= Reading passage =

┏━━

Light Detection and Ranging (LiDAR) is a 3D imaging technique, widely used in many applications such as augmented reality, automotive, machine vision, spacecraft navigation and landing. Achieving long-ranges and high-speed, most of all in outdoor applications with strong solar background illumination, are challenging requirements.
1. Introduction
Light detection and ranging (LiDAR) is a widespread technique used to reconstruct three-dimensional (3D) scenes for many applications such as augmented and virtual reality
[1], automotive
[2], industrial machine vision
[3], Earth mapping
[4], planetary science
[5], and spacecraft navigation and landing
[6]. Augmented reality is a leading branch, since it exploits applications in many fields such as vehicles navigation, military vision, flight training, healthcare and education. Many technology companies are pursuing great efforts in the automotive field for autonomous vehicles (AVs) and advanced driver assistance systems (ADAS), and the total available LiDAR market for ADAS, AV and trucks is expected to triple between 2025 and 2030, reaching up to USD120 B
[7].
2. LiDAR Techniques
LiDAR techniques aim to reconstruct 3D maps of the environments under observation. Different methods for 3D ranging have been proposed, including stereo-vision, projection with structured light and time-of-flight (TOF), the latter being among the most promising one for long-range and real-time applications, and is commonly called LiDAR.

┗━━

= Prompt 1 =
According to the LiDAR passage, what value is the total available LiDAR market for ADAS, AV and trucks expected to reach?
The rows have nothing to do with the LiDAR passage.

= Data rows =
┏━━

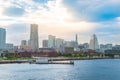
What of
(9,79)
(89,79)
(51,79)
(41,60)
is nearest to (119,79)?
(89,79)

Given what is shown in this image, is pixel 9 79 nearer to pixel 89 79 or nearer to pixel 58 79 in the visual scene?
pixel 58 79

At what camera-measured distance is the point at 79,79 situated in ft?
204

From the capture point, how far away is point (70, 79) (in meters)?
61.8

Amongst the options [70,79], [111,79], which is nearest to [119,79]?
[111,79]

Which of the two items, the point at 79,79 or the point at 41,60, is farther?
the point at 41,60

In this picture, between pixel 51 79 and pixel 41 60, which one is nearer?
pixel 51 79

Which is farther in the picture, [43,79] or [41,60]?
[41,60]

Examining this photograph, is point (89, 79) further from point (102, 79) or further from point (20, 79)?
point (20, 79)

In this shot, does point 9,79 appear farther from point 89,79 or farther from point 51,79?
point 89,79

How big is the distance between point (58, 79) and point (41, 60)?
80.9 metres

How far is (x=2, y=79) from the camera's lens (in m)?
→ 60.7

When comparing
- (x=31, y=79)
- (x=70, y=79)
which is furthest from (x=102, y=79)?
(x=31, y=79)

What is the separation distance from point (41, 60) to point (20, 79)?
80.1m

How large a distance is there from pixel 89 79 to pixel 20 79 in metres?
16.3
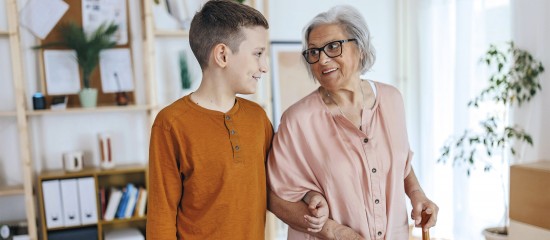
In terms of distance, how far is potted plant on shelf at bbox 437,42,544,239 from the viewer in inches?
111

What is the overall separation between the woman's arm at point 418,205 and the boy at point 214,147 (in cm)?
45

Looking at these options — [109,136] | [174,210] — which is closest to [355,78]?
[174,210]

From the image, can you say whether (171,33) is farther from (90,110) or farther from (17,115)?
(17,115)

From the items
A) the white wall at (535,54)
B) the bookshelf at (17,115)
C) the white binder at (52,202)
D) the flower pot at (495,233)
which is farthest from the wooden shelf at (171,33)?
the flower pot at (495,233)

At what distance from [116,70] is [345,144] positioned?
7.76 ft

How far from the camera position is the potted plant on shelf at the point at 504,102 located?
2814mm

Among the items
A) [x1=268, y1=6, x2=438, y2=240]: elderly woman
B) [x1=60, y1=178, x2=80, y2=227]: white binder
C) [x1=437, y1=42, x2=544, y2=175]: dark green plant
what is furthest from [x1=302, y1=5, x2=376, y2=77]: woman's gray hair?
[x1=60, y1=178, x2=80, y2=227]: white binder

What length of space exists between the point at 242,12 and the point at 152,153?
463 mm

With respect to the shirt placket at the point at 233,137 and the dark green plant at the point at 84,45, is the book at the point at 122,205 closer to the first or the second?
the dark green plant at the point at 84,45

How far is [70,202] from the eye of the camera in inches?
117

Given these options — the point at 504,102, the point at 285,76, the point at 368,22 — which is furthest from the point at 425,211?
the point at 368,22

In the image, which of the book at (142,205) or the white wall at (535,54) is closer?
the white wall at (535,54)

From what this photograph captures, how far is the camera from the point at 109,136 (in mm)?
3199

┗━━
┏━━

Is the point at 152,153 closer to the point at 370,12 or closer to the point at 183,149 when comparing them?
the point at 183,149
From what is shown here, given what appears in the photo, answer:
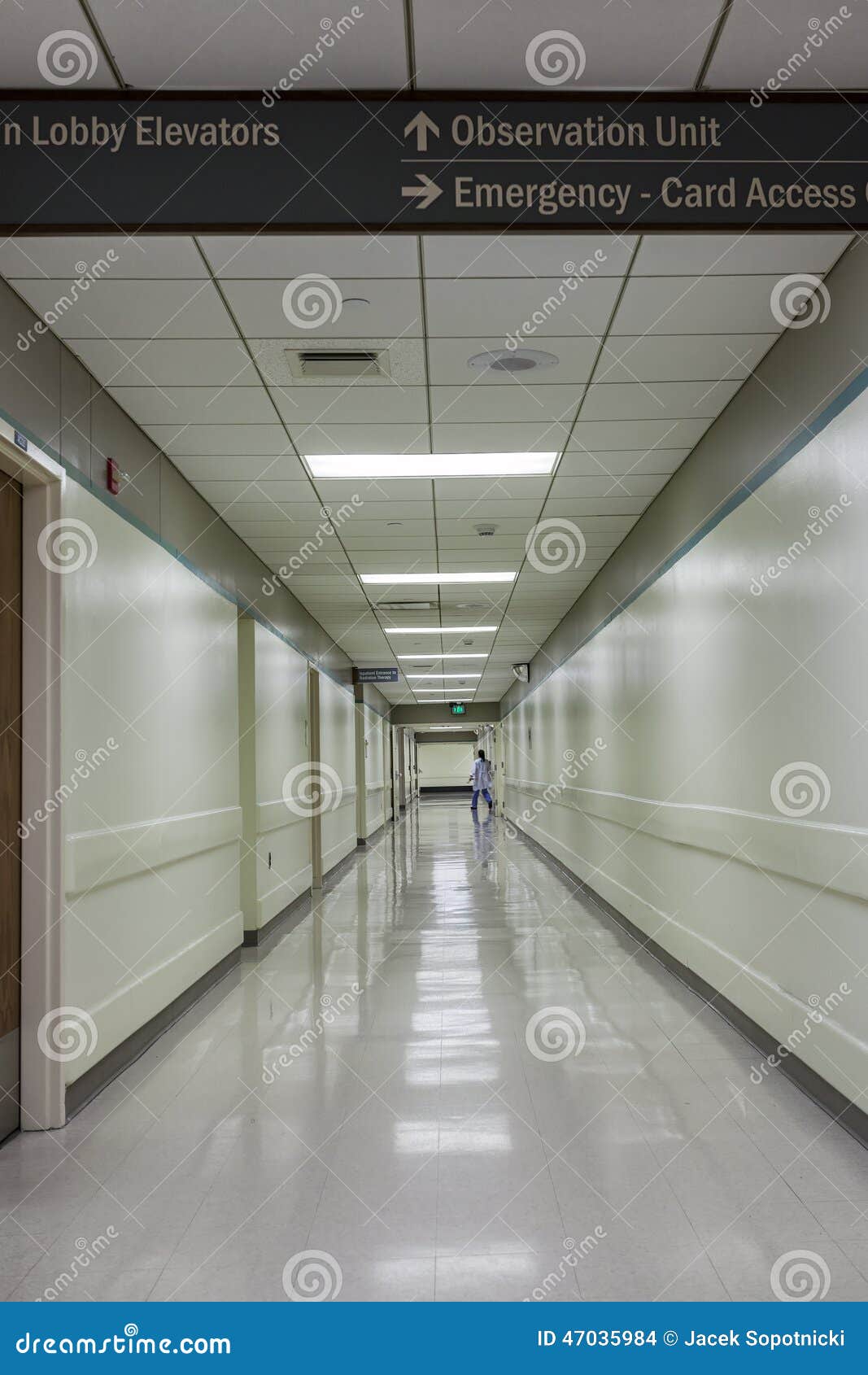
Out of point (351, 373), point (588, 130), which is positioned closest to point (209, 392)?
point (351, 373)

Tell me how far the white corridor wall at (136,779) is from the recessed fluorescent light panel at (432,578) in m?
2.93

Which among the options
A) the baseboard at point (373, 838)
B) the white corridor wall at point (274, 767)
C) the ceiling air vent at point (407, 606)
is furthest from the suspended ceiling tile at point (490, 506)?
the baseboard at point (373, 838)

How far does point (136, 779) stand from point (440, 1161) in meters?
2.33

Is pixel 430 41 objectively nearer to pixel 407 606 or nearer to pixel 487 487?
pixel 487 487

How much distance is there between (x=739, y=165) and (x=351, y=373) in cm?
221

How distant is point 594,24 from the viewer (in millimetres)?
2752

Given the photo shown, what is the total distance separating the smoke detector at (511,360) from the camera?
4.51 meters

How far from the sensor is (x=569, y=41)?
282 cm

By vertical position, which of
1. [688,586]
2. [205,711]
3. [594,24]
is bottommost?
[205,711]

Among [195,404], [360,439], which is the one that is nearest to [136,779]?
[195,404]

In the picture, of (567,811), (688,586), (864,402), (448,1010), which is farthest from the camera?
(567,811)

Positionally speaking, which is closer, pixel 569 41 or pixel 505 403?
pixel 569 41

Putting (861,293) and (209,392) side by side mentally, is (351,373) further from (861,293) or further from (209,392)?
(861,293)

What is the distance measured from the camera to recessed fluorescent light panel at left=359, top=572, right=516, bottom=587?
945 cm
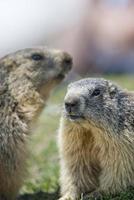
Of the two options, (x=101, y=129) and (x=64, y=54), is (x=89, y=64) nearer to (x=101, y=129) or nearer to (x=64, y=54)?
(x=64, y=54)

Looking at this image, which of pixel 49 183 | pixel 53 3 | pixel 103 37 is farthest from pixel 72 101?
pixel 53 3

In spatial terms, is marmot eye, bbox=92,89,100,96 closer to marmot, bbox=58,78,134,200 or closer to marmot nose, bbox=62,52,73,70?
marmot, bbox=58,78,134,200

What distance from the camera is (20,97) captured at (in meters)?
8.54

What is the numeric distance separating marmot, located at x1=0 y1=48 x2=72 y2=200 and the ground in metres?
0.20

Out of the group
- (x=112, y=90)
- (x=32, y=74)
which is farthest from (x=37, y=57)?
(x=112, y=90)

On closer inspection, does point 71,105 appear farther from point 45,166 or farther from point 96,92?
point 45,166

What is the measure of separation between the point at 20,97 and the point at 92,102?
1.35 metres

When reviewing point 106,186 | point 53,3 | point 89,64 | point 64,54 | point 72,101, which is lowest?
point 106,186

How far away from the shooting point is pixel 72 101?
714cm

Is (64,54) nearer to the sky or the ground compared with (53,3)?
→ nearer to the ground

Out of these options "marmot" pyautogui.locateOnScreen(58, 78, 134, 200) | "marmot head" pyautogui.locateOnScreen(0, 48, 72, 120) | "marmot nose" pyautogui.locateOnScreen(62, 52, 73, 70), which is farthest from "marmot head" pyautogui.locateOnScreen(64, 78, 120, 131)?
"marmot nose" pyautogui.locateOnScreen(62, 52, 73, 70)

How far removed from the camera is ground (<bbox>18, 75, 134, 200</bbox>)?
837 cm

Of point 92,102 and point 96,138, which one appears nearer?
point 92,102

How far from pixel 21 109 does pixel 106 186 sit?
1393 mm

┗━━

= Prompt 2 =
Pull out each line of the rows that contains the word "viewer".

= Problem solution 1 =
Up to USD120 B.

= Problem solution 2 =
In terms of distance, how far is potted plant on shelf at bbox 437,42,544,239 from the viewer in inches?
How distant is point 594,24 from the viewer (in millimetres)?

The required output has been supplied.